On Mistaking the Map for the Territory
Do you know what you don't know? Or do you not know what you know?
“Let’s see how I play when I think my moves might actually be good!”
This is how I ended my piece last week. Which is hilarious. Because do you know how I play when I think my moves might actually be good? REALLY BAD.
I mean, that’s based on a sample size of one, and I am exaggerating the results for comic effect. But I did suffer the worst OTB defeat of my short career last week. Fortunately, I have a sense of what happened, as well as a larger takeaway that I/you/we can draw from it. And by larger, I mean, I’m going to get back into “state of the culture” thoughts this week. Hooray!
What happened?
My game last week was against a nine year old who’s already rated 1800. That makes him the 30th-highest rated nine-year-old in the country. That’s… pretty good. And it turns out I’m in strong company as far as struggling with nine-year-olds, considering that Magnus just drew with one on Titled Tuesday.

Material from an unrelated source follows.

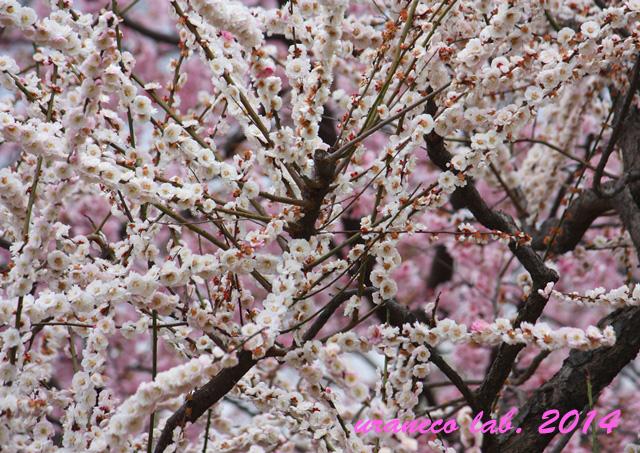 3月21日梅と寒桜2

I had the black pieces, and I played the Caro-Kann, because I’m still in the process of getting my new Black opening up to OTB speed. My opponent met this with the Accelerated Panov, an opening that I’ve only faced once online and never IRL. On my seventh move, I found myself here:
What do I know about this opening, if anything? Well, I know that in the Caro-Kann, I tend to try and get my light-squared bishop out to g4 before I play e6, if allowed. But I also know that in the Panov, you often don’t develop the light-squared bishop before playing e6. But, but, I also don’t know how Panov-y the position we’re in actually is — this isn’t a line I’m familiar with, and my queen move to a5 was pure improvisation, borrowing from the Scandinavian.
So I thought, what the hell, I’ll play Bg4. Still seems good. Pin the knight, get the bishop outside of the pawn chain. I don’t want to play moves mindlessly from another line just because I vaguely remember them. I wrote about that!
How’d this go?
Egads. Move eight and my goose is already cooked. After playing Qb3, White has a nasty discovered attack. I can defend either the f7 pawn or the b7 pawn. If I defend b7, I allow a brutal check on f7. But if I defend f7, then my rook is a goner. I’ll spare you my decision because it really didn’t matter: the kid went on to thoroughly annihilate me. There are still pieces of my ego scattered around the San Marino Masonic Lodge. At least it was over quickly, and I got a good night’s sleep afterward.
So what happened? I had known what to do in the Panov: leave the light-squared bishop at home, at least to start. Play e6, Be7, 0-0, and Nc6. Maybe play b6 and develop the bishop to b7. But I didn’t know why you did that. I hadn’t understood that White had this bishop-queen idea available thanks to the open c-file, which is generally not a feature of White’s play in the Caro-Kann.
Without knowing why, the information was easy to disregard. It didn’t prove resilient or adaptable. Instead, by dismissing prep that I mistakenly judged irrelevant, I reached for other prep that I mistakenly judged relevant — even though it wasn’t. This wasn’t just incomplete prep: it was bad cognition.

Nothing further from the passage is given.